Anti-gold cartel's UBS plans fund to short commodities

Section:

UBS to Launch New Product for Commodities

By Javier Blas
Financial Times, London
Monday, July 30, 2007

http://www.ft.com/cms/s/9c7d8216-3ed6-11dc-bfcf-0000779fd2ac.html

LONDON -- UBS will announce on Tuesday the launch of a commodities investment product that differs from the long-only, passive indices dominating the industry, providing non-specialist investors with sophisticated trading strategies that benefit from both rising and falling commodity prices.

The UBS Commodities Portfolio Algorithmic Strategy System aims to fill a gap in the market between the long-only passive indices, such as the popular S&P GSCI -- which has about $70 billion tracking it -- and services provided by commodities trading advisers and hedge funds.

Peter Ghavami, UBS head of commodities, said: "As familiarity with the commodities asset class grows, an increasing number of investors are recognizing the value of taking a more active approach."

The UBS Comm-PASS consists of a basket of strategies on 19 commodities future markets, with a 51 per cent exposure to energy.

The system, according to the bank, picks up on the momentum in the commodity markets and exploits it through automated long and short strategies.

"Through conversations with clients, the need for a radically different strategy for commodities investment than in the early years of the asset class was clear," Mr Ghavami added.

Traditional commodities vehicles bet only on higher prices and usually roll over their positions every month, selling the front-month contract and buying the following contract.
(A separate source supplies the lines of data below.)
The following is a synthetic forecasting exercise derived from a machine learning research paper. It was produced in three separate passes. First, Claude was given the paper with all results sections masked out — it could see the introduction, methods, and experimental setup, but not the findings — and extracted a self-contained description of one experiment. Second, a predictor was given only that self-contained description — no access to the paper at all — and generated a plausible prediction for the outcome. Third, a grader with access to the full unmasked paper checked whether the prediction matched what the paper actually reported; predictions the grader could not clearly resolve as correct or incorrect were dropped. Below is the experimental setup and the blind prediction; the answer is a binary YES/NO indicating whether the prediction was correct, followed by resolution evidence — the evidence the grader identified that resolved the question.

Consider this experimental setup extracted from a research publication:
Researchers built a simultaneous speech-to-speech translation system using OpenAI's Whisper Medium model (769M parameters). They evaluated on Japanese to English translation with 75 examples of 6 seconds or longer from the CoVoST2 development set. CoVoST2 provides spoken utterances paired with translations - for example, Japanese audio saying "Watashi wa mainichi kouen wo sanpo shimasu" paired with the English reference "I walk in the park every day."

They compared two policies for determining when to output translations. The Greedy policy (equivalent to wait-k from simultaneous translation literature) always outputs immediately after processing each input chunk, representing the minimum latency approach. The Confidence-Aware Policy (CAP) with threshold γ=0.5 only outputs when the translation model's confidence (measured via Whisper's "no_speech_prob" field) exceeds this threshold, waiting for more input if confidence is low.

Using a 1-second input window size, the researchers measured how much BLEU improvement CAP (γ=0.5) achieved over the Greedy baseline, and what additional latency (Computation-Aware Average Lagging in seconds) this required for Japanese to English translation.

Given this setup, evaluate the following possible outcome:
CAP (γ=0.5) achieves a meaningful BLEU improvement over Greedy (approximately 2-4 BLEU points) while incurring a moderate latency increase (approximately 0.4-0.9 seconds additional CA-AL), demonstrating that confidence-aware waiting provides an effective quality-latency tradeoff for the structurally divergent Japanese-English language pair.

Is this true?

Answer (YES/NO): NO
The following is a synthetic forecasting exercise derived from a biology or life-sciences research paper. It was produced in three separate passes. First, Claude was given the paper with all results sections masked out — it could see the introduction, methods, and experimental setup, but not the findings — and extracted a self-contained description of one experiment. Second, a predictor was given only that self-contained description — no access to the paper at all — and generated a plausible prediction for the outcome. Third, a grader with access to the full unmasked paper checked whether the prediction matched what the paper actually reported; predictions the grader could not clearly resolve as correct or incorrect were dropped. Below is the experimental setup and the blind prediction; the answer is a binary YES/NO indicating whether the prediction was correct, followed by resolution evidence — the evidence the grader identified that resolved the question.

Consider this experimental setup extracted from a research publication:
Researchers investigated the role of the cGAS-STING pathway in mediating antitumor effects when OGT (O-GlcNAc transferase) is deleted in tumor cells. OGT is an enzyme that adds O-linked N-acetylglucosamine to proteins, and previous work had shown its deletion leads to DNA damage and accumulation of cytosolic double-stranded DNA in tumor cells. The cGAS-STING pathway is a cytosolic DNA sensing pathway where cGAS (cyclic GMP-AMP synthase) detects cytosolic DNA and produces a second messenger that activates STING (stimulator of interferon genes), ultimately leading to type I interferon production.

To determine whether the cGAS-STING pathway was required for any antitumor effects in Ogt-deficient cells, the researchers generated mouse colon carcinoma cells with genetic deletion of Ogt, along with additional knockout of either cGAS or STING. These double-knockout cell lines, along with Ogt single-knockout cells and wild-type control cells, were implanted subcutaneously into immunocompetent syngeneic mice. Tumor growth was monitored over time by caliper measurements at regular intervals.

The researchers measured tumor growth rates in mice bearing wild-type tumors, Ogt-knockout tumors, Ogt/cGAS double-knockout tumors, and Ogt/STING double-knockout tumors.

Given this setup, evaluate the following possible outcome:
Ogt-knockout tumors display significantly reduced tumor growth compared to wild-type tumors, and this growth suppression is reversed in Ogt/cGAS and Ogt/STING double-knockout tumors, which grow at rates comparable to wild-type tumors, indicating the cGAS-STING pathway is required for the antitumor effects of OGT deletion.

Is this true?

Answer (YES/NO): YES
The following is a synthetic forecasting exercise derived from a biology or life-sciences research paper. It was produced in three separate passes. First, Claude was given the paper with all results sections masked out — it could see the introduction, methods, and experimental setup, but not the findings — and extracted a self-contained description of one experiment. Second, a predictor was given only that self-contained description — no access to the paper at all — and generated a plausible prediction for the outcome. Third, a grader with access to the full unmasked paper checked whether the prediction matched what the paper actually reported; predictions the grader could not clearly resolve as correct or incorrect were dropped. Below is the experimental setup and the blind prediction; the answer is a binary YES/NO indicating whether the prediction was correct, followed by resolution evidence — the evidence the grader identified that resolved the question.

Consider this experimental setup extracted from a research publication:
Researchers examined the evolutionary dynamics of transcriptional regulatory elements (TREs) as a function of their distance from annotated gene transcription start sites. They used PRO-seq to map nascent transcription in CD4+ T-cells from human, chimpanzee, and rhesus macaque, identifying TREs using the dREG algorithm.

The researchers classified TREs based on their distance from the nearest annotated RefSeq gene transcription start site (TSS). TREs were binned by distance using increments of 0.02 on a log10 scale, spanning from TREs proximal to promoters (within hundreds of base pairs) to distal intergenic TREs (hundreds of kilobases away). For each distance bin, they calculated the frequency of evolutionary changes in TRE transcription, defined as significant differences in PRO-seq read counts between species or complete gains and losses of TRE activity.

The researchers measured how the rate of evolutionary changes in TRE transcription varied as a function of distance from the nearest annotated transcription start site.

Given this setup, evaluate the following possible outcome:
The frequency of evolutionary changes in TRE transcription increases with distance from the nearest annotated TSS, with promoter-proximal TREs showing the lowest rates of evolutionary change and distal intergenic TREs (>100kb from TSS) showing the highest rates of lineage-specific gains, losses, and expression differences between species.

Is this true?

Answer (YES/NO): YES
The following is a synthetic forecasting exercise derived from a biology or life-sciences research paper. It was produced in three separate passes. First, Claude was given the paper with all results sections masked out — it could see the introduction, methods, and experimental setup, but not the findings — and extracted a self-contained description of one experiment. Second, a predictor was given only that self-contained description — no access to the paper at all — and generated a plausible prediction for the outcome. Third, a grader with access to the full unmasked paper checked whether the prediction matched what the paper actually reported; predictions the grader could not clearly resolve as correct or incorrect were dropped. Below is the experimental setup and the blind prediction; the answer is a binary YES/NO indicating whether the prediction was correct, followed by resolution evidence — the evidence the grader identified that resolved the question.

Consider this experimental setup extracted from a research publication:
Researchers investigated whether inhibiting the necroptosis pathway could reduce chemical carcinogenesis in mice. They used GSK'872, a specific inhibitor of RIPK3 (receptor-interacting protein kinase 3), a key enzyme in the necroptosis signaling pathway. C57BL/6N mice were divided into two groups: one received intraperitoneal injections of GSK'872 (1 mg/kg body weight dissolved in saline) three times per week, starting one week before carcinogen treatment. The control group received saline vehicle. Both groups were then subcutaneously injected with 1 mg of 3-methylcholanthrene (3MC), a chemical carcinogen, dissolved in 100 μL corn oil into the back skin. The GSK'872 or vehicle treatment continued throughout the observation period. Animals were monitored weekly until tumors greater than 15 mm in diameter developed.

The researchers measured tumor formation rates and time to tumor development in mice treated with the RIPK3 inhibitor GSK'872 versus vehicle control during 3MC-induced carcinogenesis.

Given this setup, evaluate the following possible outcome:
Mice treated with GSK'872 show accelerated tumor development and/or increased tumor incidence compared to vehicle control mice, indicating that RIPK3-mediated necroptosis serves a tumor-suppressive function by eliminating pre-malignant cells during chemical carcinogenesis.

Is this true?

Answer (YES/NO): NO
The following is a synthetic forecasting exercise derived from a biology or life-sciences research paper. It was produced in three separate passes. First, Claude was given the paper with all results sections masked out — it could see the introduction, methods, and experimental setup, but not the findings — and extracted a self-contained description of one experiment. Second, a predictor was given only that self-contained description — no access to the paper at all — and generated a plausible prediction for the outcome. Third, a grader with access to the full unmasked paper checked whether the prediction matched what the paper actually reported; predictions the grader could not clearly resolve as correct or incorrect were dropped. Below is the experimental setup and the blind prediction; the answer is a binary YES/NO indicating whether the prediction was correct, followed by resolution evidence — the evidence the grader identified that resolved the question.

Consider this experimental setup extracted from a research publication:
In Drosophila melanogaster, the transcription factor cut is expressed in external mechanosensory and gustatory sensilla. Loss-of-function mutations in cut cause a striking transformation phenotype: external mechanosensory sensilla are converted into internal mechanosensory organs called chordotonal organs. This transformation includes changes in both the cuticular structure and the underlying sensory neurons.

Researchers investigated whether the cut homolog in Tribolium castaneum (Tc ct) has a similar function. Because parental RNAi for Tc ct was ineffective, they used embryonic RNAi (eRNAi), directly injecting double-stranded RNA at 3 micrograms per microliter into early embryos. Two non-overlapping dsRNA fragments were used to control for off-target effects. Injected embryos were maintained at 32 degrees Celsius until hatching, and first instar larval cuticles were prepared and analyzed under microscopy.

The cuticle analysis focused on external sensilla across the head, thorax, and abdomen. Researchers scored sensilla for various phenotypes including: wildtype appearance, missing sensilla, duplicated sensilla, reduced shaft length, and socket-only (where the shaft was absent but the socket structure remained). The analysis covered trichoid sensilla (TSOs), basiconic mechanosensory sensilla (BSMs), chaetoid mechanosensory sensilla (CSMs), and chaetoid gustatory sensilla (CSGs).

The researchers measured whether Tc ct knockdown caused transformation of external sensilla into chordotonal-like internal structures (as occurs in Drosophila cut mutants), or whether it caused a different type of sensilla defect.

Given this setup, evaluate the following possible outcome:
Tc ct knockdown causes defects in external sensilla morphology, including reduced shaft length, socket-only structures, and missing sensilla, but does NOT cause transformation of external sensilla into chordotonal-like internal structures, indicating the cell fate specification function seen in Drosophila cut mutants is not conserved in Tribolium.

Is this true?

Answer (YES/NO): YES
The strategy results in losses when prices fall from one month to the next or during a bear market.

Sharp losses that resulted from this type of investment in late 2005 and in 2006 have prompted some institutional investors to consider more complex commodity investment strategies.

ABP of the Netherlands, Europe's largest pension fund, suffered a loss of 18.5 per cent on its commodities investments in 2006, for example.

It said last week that it was considering reducing its exposure to energy commodities, such as crude oil or petrol, in its $6.5 billion commodities portfolio.